TASK ITEM: Copy out the whole listing below exactly.

·····

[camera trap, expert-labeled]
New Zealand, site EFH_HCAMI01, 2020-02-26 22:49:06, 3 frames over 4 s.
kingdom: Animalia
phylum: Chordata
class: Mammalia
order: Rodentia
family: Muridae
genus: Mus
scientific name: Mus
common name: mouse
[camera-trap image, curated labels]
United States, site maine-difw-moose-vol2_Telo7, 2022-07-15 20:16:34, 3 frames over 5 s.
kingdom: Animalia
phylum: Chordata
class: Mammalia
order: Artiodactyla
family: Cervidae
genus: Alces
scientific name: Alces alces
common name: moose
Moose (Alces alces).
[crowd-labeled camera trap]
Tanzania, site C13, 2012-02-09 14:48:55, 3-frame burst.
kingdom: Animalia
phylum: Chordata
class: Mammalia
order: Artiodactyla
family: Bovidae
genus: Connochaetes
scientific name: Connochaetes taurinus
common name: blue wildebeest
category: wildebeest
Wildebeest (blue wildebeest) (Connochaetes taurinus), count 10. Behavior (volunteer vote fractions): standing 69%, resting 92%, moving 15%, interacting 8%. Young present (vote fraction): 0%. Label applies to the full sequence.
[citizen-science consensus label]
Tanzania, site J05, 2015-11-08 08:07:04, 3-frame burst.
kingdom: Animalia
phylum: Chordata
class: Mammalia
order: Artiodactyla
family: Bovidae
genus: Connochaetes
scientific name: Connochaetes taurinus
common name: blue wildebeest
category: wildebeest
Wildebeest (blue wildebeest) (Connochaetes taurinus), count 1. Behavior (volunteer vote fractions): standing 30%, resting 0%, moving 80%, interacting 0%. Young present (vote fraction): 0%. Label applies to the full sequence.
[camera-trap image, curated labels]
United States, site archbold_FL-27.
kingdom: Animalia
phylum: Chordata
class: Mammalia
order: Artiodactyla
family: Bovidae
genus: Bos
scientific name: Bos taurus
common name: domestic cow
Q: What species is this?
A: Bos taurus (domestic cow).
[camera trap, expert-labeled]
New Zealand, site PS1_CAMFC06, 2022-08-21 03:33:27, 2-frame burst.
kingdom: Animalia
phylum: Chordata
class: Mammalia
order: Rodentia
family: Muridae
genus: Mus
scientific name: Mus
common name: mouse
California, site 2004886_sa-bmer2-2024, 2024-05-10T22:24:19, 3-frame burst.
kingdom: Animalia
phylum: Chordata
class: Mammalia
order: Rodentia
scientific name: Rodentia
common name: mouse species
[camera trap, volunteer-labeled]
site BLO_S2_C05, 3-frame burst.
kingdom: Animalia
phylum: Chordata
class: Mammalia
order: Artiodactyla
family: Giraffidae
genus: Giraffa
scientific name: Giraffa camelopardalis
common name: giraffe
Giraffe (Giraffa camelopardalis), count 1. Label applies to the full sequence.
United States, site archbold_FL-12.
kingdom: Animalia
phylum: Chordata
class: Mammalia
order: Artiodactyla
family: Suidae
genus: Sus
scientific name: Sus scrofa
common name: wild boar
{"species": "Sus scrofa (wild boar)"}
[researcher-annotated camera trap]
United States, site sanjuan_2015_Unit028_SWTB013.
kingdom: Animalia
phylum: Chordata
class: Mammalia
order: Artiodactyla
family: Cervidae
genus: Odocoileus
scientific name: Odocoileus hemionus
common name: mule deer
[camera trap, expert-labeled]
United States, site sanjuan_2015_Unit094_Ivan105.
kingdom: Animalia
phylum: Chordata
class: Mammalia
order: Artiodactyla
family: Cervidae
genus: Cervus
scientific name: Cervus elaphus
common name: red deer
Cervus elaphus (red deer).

·····

SOLVED EXERCISE:
[camera trap, expert-labeled]
New Zealand, site EFH_HCAMI01, 2020-02-26 22:49:06, 3 frames over 4 s.
kingdom: Animalia
phylum: Chordata
class: Mammalia
order: Rodentia
family: Muridae
genus: Mus
scientific name: Mus
common name: mouse
[camera-trap image, curated labels]
United States, site maine-difw-moose-vol2_Telo7, 2022-07-15 20:16:34, 3 frames over 5 s.
kingdom: Animalia
phylum: Chordata
class: Mammalia
order: Artiodactyla
family: Cervidae
genus: Alces
scientific name: Alces alces
common name: moose
Moose (Alces alces).
[crowd-labeled camera trap]
Tanzania, site C13, 2012-02-09 14:48:55, 3-frame burst.
kingdom: Animalia
phylum: Chordata
class: Mammalia
order: Artiodactyla
family: Bovidae
genus: Connochaetes
scientific name: Connochaetes taurinus
common name: blue wildebeest
category: wildebeest
Wildebeest (blue wildebeest) (Connochaetes taurinus), count 10. Behavior (volunteer vote fractions): standing 69%, resting 92%, moving 15%, interacting 8%. Young present (vote fraction): 0%. Label applies to the full sequence.
[citizen-science consensus label]
Tanzania, site J05, 2015-11-08 08:07:04, 3-frame burst.
kingdom: Animalia
phylum: Chordata
class: Mammalia
order: Artiodactyla
family: Bovidae
genus: Connochaetes
scientific name: Connochaetes taurinus
common name: blue wildebeest
category: wildebeest
Wildebeest (blue wildebeest) (Connochaetes taurinus), count 1. Behavior (volunteer vote fractions): standing 30%, resting 0%, moving 80%, interacting 0%. Young present (vote fraction): 0%. Label applies to the full sequence.
[camera-trap image, curated labels]
United States, site archbold_FL-27.
kingdom: Animalia
phylum: Chordata
class: Mammalia
order: Artiodactyla
family: Bovidae
genus: Bos
scientific name: Bos taurus
common name: domestic cow
Q: What species is this?
A: Bos taurus (domestic cow).
[camera trap, expert-labeled]
New Zealand, site PS1_CAMFC06, 2022-08-21 03:33:27, 2-frame burst.
kingdom: Animalia
phylum: Chordata
class: Mammalia
order: Rodentia
family: Muridae
genus: Mus
scientific name: Mus
common name: mouse
California, site 2004886_sa-bmer2-2024, 2024-05-10T22:24:19, 3-frame burst.
kingdom: Animalia
phylum: Chordata
class: Mammalia
order: Rodentia
scientific name: Rodentia
common name: mouse species
[camera trap, volunteer-labeled]
site BLO_S2_C05, 3-frame burst.
kingdom: Animalia
phylum: Chordata
class: Mammalia
order: Artiodactyla
family: Giraffidae
genus: Giraffa
scientific name: Giraffa camelopardalis
common name: giraffe
Giraffe (Giraffa camelopardalis), count 1. Label applies to the full sequence.
United States, site archbold_FL-12.
kingdom: Animalia
phylum: Chordata
class: Mammalia
order: Artiodactyla
family: Suidae
genus: Sus
scientific name: Sus scrofa
common name: wild boar
{"species": "Sus scrofa (wild boar)"}
[researcher-annotated camera trap]
United States, site sanjuan_2015_Unit028_SWTB013.
kingdom: Animalia
phylum: Chordata
class: Mammalia
order: Artiodactyla
family: Cervidae
genus: Odocoileus
scientific name: Odocoileus hemionus
common name: mule deer
[camera trap, expert-labeled]
United States, site sanjuan_2015_Unit094_Ivan105.
kingdom: Animalia
phylum: Chordata
class: Mammalia
order: Artiodactyla
family: Cervidae
genus: Cervus
scientific name: Cervus elaphus
common name: red deer
Cervus elaphus (red deer).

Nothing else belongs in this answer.